For two years the dispute concerning the NIP has adversely affected relations between the EU and the UK and has infected politics in NI to the extent that devolved government there has collapsed. The dispute involves two kinds of issues: practical and constitutional.

The first kind relates to the difficulties experienced by GB suppliers shipping goods to NI, particularly with regard to the amount of paperwork involved. In this regard, the WF is a vast improvement and seems to have resolved this issue to the satisfaction of most interested parties. The second kind is not so readily soluble.

The constitutional issue relates to NI’s position in the UK, which NI unionists consider of overriding concern. Strong support in the unionist community for the Democratic Unionist Party’s boycott of devolved government indicates that most unionists are prepared to tolerate NI’s worsening crises in health care and cost-of-living until the issue is resolved to their satisfaction. While the British government is keen to see devolved government restored in NI it does not share NI unionists’ visceral concerns regarding the issue.

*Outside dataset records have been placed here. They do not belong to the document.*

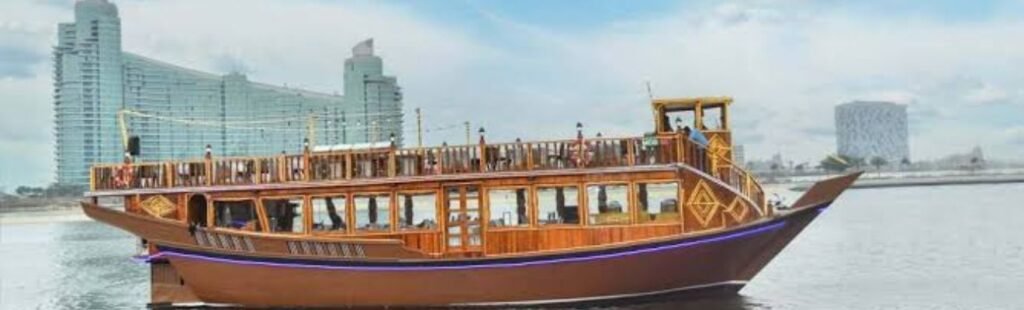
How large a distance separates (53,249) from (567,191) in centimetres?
4210

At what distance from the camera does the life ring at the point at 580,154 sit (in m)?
16.5

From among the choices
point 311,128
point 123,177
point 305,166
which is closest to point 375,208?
point 305,166

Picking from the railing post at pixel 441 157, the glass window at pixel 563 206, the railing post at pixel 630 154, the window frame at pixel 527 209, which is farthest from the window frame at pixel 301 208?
the railing post at pixel 630 154

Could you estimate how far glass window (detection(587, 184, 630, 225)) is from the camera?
54.3 feet

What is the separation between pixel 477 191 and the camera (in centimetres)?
1703

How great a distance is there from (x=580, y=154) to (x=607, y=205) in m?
0.98

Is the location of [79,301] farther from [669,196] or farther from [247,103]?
[669,196]

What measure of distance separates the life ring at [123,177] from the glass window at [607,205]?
26.8 ft

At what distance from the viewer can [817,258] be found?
2944 cm

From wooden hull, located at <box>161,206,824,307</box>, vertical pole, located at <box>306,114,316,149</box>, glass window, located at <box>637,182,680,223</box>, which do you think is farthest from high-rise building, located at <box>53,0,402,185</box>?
glass window, located at <box>637,182,680,223</box>

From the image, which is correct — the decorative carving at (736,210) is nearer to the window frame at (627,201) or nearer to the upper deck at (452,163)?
the upper deck at (452,163)

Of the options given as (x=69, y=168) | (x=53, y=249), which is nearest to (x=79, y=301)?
(x=53, y=249)

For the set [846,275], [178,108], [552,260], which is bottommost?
[846,275]

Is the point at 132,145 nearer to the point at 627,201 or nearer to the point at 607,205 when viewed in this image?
the point at 607,205
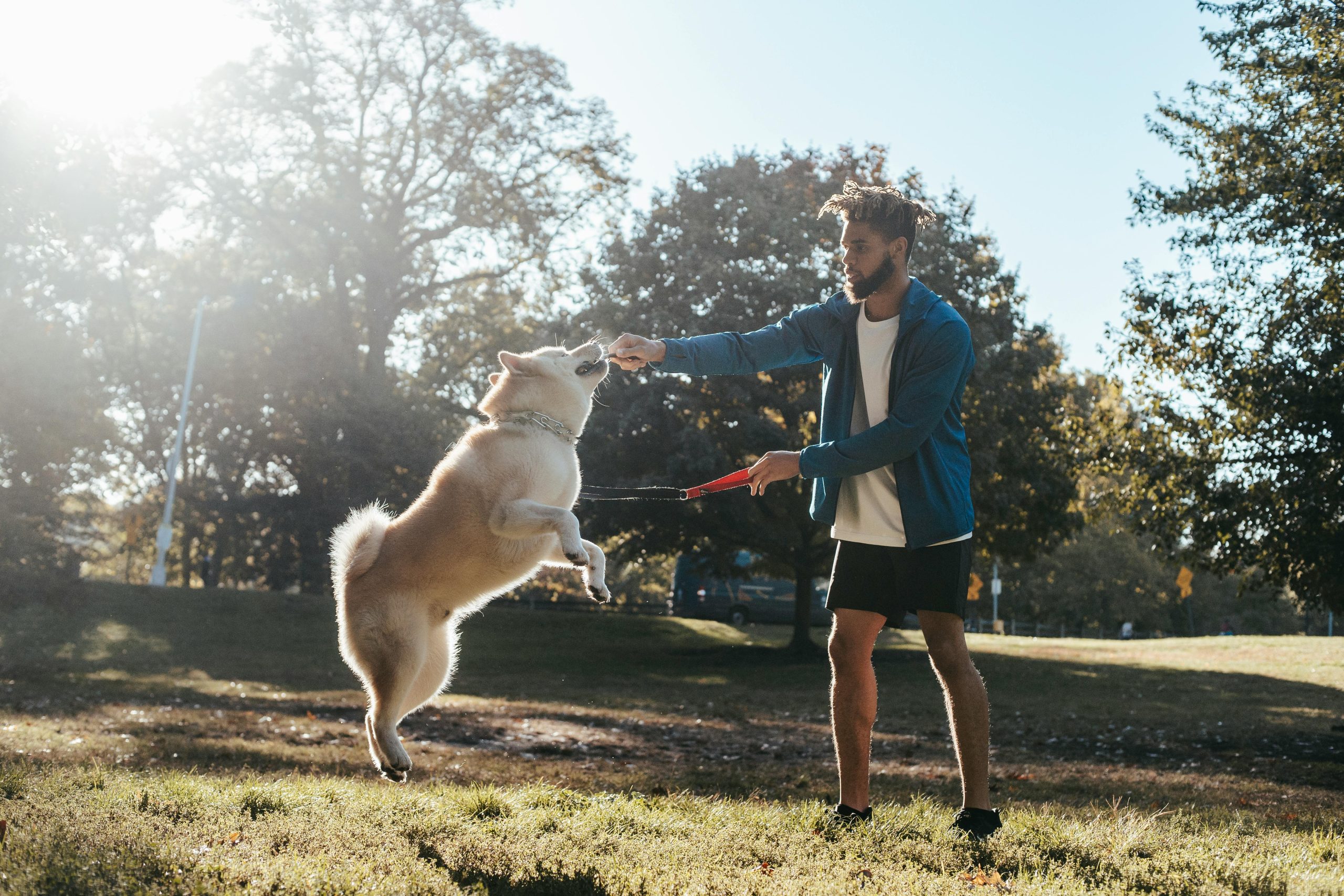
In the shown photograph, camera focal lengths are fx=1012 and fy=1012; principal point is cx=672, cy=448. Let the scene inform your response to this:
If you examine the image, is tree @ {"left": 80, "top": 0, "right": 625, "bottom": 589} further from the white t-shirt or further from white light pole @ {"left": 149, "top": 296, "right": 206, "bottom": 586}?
the white t-shirt

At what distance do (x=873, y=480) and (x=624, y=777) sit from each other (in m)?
4.30

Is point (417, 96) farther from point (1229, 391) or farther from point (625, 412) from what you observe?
point (1229, 391)

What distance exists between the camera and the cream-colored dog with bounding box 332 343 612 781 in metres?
4.08

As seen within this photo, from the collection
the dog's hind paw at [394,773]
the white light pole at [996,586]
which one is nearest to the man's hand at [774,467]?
the dog's hind paw at [394,773]

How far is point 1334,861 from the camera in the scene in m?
3.97

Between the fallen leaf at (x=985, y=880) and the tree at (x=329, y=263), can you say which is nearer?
the fallen leaf at (x=985, y=880)

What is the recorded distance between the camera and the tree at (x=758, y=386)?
18.8 m

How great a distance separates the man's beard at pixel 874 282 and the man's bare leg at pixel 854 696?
4.51ft

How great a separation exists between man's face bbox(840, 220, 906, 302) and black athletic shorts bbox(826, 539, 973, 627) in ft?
3.72

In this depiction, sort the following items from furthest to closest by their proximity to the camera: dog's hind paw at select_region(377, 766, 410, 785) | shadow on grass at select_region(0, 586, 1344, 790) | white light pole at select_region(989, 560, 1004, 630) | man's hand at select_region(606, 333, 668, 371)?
white light pole at select_region(989, 560, 1004, 630) < shadow on grass at select_region(0, 586, 1344, 790) < man's hand at select_region(606, 333, 668, 371) < dog's hind paw at select_region(377, 766, 410, 785)

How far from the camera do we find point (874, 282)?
14.3 ft

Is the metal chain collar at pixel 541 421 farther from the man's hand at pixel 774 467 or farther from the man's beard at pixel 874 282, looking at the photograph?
the man's beard at pixel 874 282

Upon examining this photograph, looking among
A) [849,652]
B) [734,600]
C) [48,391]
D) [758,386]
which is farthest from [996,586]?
[849,652]

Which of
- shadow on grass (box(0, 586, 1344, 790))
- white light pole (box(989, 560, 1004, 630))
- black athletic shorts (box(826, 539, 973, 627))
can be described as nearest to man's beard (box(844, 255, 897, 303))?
black athletic shorts (box(826, 539, 973, 627))
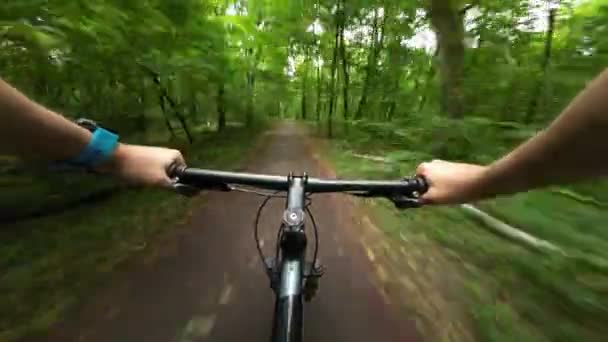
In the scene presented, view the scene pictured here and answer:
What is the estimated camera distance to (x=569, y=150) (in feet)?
2.49

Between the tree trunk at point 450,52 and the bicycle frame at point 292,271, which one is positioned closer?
the bicycle frame at point 292,271

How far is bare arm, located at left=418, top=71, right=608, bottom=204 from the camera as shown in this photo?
669 millimetres

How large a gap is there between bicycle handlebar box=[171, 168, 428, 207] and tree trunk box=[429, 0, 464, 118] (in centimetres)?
564

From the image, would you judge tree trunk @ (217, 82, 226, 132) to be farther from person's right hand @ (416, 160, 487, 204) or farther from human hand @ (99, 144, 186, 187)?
person's right hand @ (416, 160, 487, 204)

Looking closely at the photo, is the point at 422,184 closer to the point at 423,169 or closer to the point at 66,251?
the point at 423,169

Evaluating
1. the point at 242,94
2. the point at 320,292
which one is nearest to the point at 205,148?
the point at 242,94

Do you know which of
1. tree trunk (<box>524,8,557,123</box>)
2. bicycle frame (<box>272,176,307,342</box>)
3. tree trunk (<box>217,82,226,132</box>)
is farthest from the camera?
tree trunk (<box>217,82,226,132</box>)

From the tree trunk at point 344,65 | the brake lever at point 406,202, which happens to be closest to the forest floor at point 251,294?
the brake lever at point 406,202

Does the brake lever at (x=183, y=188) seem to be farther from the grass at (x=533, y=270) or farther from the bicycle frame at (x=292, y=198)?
the grass at (x=533, y=270)

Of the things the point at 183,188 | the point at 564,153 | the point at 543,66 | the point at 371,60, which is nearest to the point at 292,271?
the point at 183,188

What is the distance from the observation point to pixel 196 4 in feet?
25.6

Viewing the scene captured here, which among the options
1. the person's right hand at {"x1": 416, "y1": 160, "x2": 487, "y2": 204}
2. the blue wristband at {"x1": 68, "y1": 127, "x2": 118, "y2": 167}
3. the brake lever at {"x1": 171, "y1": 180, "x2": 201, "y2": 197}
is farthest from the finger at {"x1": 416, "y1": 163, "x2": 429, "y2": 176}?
the blue wristband at {"x1": 68, "y1": 127, "x2": 118, "y2": 167}

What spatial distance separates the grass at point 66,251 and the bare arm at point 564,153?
329cm

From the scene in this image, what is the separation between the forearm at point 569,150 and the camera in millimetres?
667
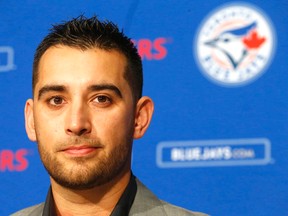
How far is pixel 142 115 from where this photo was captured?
3.81 ft

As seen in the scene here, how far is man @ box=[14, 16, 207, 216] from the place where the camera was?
101 centimetres

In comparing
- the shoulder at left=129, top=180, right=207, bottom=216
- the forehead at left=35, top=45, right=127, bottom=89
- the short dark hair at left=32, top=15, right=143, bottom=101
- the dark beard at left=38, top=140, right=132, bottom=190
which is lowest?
the shoulder at left=129, top=180, right=207, bottom=216

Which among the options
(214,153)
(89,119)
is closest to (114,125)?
(89,119)

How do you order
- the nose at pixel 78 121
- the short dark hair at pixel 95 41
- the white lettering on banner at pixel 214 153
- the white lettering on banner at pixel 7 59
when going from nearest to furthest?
the nose at pixel 78 121
the short dark hair at pixel 95 41
the white lettering on banner at pixel 214 153
the white lettering on banner at pixel 7 59

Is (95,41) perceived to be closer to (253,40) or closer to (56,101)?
(56,101)

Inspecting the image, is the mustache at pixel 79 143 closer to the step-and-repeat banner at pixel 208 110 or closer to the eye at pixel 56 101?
the eye at pixel 56 101

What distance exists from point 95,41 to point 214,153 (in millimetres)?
743

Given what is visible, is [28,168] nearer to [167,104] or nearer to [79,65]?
[167,104]

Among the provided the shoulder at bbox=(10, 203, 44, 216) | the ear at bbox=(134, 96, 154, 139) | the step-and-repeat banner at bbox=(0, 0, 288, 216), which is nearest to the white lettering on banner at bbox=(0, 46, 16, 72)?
the step-and-repeat banner at bbox=(0, 0, 288, 216)

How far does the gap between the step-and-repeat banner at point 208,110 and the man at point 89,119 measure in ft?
1.94

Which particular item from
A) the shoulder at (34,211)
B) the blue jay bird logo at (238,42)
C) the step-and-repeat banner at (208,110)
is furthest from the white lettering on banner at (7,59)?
the shoulder at (34,211)

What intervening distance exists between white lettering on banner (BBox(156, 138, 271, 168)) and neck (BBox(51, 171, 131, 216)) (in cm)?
67

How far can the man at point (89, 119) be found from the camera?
3.33 ft

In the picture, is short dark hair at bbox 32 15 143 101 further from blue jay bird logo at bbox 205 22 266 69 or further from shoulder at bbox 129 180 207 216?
blue jay bird logo at bbox 205 22 266 69
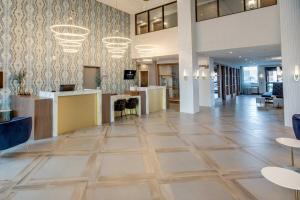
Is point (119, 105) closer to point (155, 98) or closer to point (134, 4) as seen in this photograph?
point (155, 98)

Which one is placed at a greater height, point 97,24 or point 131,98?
point 97,24

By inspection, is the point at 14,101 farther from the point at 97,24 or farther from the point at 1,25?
the point at 97,24

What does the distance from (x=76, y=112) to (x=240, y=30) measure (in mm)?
7312

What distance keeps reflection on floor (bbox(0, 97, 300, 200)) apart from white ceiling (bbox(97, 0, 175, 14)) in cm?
795

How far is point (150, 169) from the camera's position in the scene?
3.56 metres

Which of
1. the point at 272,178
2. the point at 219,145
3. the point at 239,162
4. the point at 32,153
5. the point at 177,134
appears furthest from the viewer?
the point at 177,134

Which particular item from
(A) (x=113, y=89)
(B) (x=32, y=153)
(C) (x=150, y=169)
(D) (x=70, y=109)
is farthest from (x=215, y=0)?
(B) (x=32, y=153)

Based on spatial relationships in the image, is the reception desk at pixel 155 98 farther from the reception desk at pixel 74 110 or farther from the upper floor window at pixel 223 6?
the upper floor window at pixel 223 6

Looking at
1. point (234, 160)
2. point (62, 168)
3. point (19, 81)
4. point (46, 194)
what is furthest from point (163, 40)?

So far, Sunak-aligned Brexiters – including key Johnson supporters – have given the nod to the deal, while a threatened revolt by ultra-Brexiters has not materialised, even though the deal includes ditching their hobbyhorse, the Northern Ireland Protocol Bill designed to empower UK ministers to unilaterally revoke parts of the NIP. Elements within unionism also seem ready to endorse the WF. But the big question is what will the DUP do? While legally their approval is not required for the WF to take effect, politically it is momentous as it would help draw a line under the recent fractious past.

As I observed in my previous article, many an intractable problem in NI politics has been resolved by a fudge. And the WF has a strong whiff of fudge about it, judging by the British government’s effusive rhetoric unmatched by the legal text. The government speaks of the ‘old Protocol’, as if there is a new protocol, even though amendments to the NIP’s text are minimal. The government declares that the ‘Stormont brake’ gives NI control over future EU laws, while the WF describes it as an ‘emergency brake mechanism’ to be applied ‘in the most exceptional circumstances and as a last resort’. The government boasts that the WF ‘removes 1700 pages of EU law’, leading one wag to observe, ‘Should that impress somehow? Still MILLIONS of pages apply!’.

In 2021 the DUP set out its seven tests for a satisfactory outcome. Unfortunately, its requirements were fairly specific, limiting its wriggle-room. According to the Belfast Telegraph’s NI editor Sam McBride, on a strict analysis the WF meets only two of those tests, raising the question whether enough fudge has been baked.

The problem for the DUP is that if it endorses the WF it risks losing members and voters to the hardline TUV. A mass exodus could ironically see the DUP suffer the same fate as the Ulster Unionist Party, whose position as unionism’s main party was usurped by the DUP after the UUP pragmatically signed up to the Belfast Good Friday Agreement in 1998.

The complexity of the WF gives the DUP’s leadership time to study the deal and take the unionist electorate’s pulse before announcing its position. A decision by the DUP to endorse the WF would mean that devolved government could resume in NI, enabling legislative and executive action to address long-neglected problems. But that would also mean a Sinn Féin First Minister, a prospect many unionists find abhorrent.

But rejection of the WF and the party’s continued boycott of the devolved institutions could do untold damage to the union itself. In the short term, it could lead to direct rule from London with input from Dublin and, in the long term, increasing support for a united Ireland as the only means of fixing NI’s broken system.

In the meantime, Rishi Sunak can take some pleasure, and well-deserved credit, for steering the UK back onto a more sensible path to improved relations with the EU, Britain’s largest and most important trading partner, and with Ireland, its closest neighbour. Restoration of devolved government in NI would be icing on the fudge.